Working with a vocabulary of forms inspired by vintage patio prints and hand-drawn illustrations, Posy 05, is a wall relief Bowdoin created for Wiess House. Its individual leaf and petal elements, together with its placement adjacent to an exterior window, invite a dialogue between real and imagined concepts of nature. The work embodies exuberance and intensity while conveying an ecologically-minded message, encouraging viewers to consider their own connections to the landscape around them.

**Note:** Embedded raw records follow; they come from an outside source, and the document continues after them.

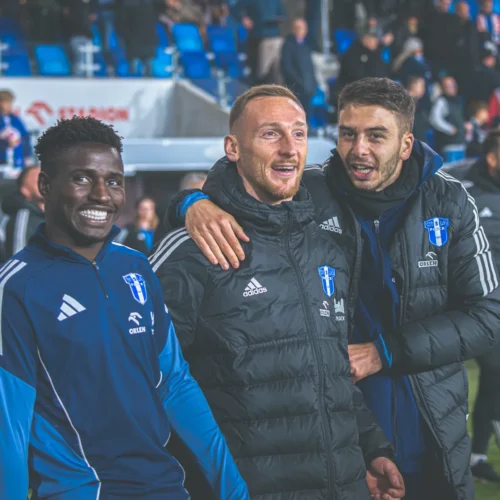 Trzech uśmiechniętych piłkarzy stoi razem na stadionie, w tle widać kibiców.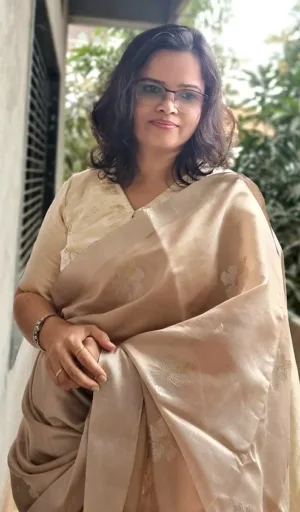 Woman wearing a beige handloom silk Chanderi saree with floral patterns, standing with a gentle smile and holding the saree drape.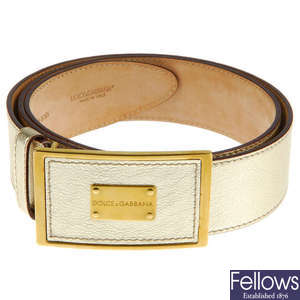 DOLCE & GABBANA - a metallic leather belt.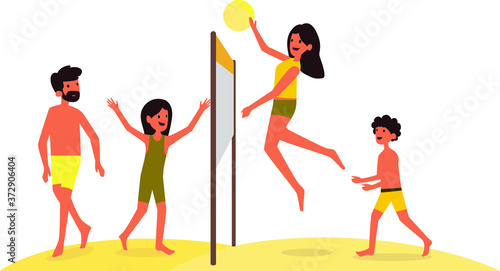A happy family playing volleyball together during holiday at the beach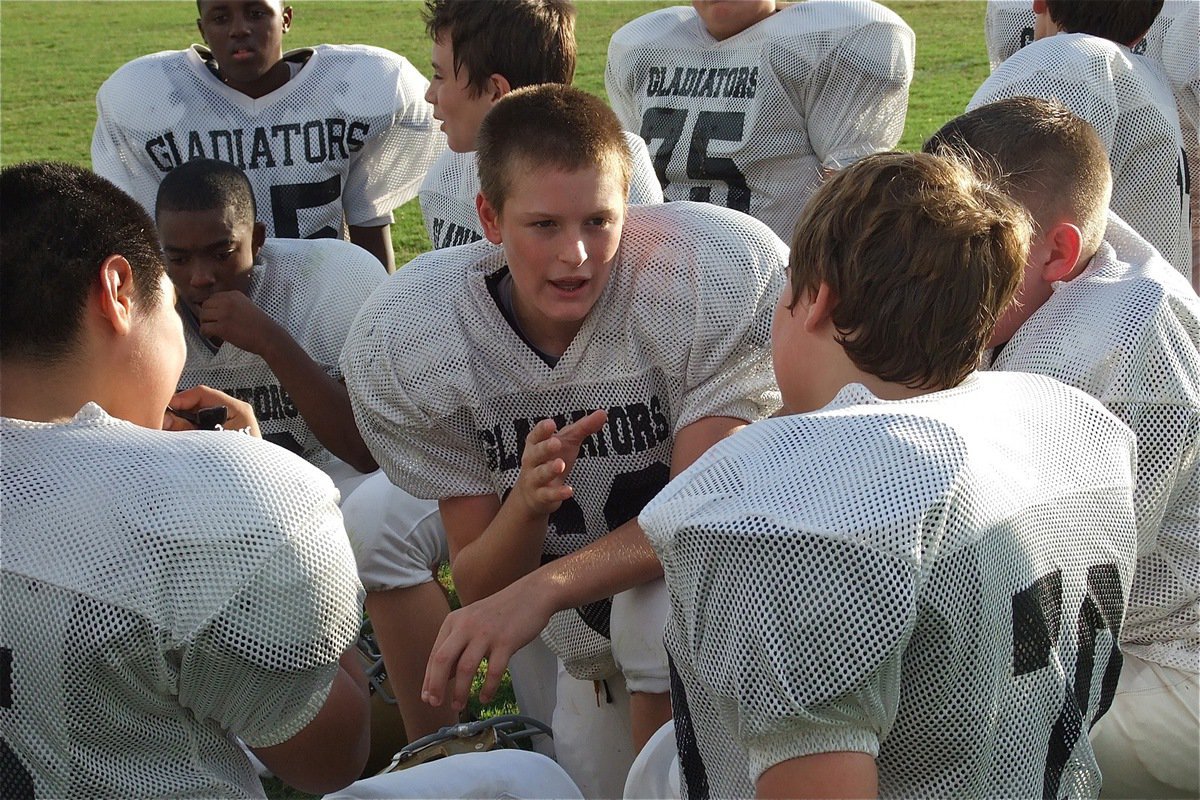 Image: Clay Riddle(60) and Cade Roberts(70) talk football during halftime.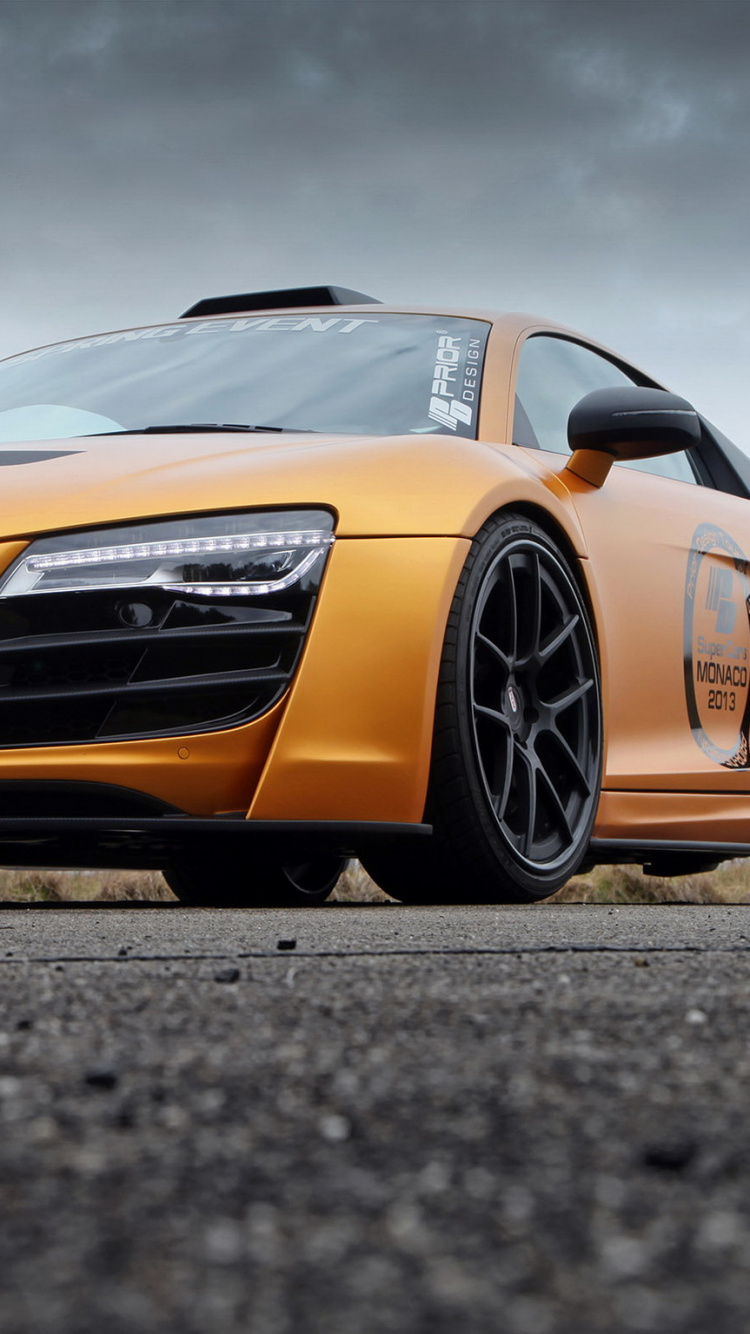 Orange Audi r 8 Tagsüber Unterwegs. Wallpaper in 750x1334 Resolution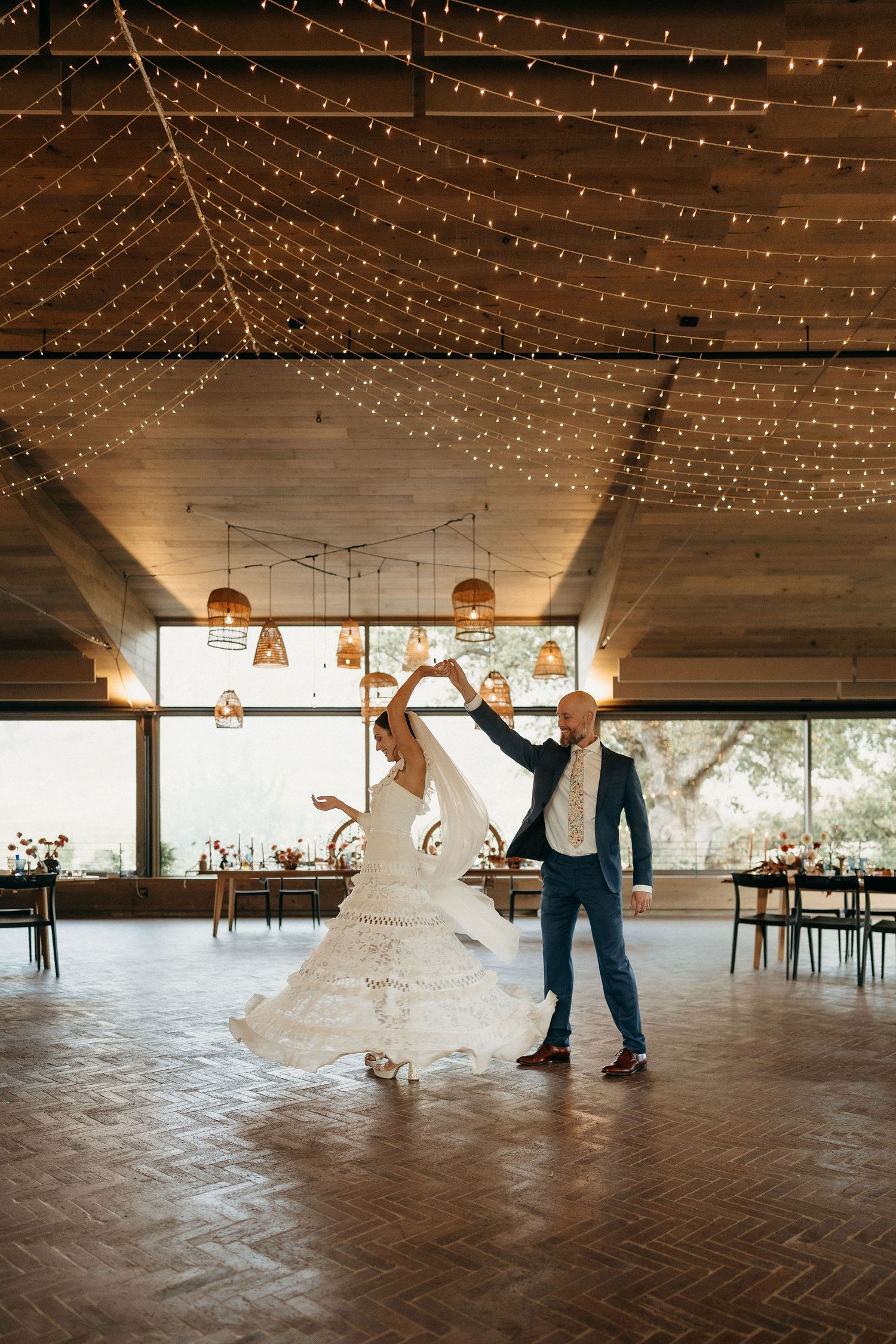 A couple dancing in a wedding reception venue with twinkle lights strung across the ceiling and wooden parquet flooring.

About the Artist:  Natasha Bowdoin (b. 1981, West Kennebunk, ME) graduated with an MFA in painting from the Tyler School of Art in 2007 and obtained a BA in classics and studio art from Brandeis University in 2003. Bowdoin has held a number of artist residencies including at the Core Program, the Museum of Fine Arts, Houston (2008–2010), the Roswell Artist-in-Residence Program (2013), and the Bemis Center for Contemporary Arts (2012). Bowdoin has had numerous gallery and museum exhibitions throughout the United States and Europe, including the solo exhibitions In the Night Garden at the Amon Carter Museum of American Art in Fort Worth (2020–2021), Sideways to the Sun at the Moody Center for the Arts (2019), and Maneater at the Massachusetts Museum of Contemporary Art in North Adams, MA (2018–2020). Bowdoin is an Associate Professor of art at Rice University and lives and works in Houston.